DOCUMENT TEXT =
>> begin

Just kidding! One of those sides is not in any way valid but they’re getting a fair portrayal in the New York Times because that’s what we do these days. The animal in question is the coyote, a distinctly American beast that has experienced a checkered history here. Coyotes have spread into more and more large American cities, like New York, Chicago, and even right here in San Francisco. They’re native to this area, but in the 1930s the US government set about extirpating them nationwide. They were seen as dangerous to humans and a nuisance that, like wolves (eradicated in the 1920s) hunted the same game humans were hunting. Neither of those was correct, but the US government devoted millions of dollars to destroying them before scientists had even studied them.
All the government’s efforts went to waste, though. In 2004 San Francisco officials spotted a coyote walking across the Golden Gate Bridge at night to sneak into the Presidio, and a decade later they’re in neighborhoods all over the city.

>> end

RECORD SET =

>> begin

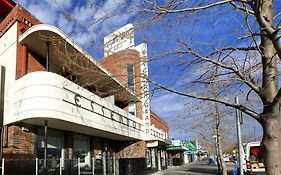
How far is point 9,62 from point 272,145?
13.6 m

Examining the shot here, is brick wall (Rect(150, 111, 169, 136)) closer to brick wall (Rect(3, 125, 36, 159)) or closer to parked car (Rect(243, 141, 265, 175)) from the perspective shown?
parked car (Rect(243, 141, 265, 175))

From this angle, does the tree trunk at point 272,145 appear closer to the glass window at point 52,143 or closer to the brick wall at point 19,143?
the brick wall at point 19,143

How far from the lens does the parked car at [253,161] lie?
15258mm

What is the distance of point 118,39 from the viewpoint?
6.53 m

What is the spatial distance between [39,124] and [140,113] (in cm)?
1689

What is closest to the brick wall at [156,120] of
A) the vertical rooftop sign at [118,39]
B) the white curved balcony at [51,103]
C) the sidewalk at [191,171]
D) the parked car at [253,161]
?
the sidewalk at [191,171]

>> end

WORK TO DO = Continue the article about coyotes returning to American cities, starting right after its last sentence.

THE REPLY =
Now people are scared of them again, since they have occasionally killed cats and small dogs, and once 30 years ago a coyote apparently killed a 3-year old in LA. Hunters are jumping at the chance to “help” by asking for (and in many cities and suburbs getting) permission to gun down coyotes and sell their fur. One hunter interviewed by the Times offers tips on convincing homeowners to allow hunting in and around their property by “promising to hunt only at dawn or dusk to avoid cyclists and joggers, and when dealing with especially reluctant people, to offer to use a crossbow instead of a firearm.” As a cyclist and a jogger: WHAT THE FUCK do you think we only go for runs and rides during working hours? Jesus. And yes, this hunter uses an AR-15 assault rifle, when he’s not trying to win over reluctant homeowners with his crossbow.
Obviously it’s a terrible idea to let idiots wander city streets with assault rifles firing at any 30-pound quadriped they think they see — in fact, I’m much more worried about me, my dog, or a random cat being hurt or killed by a hunter than by a coyote, which are known to avoid humans whenever possible.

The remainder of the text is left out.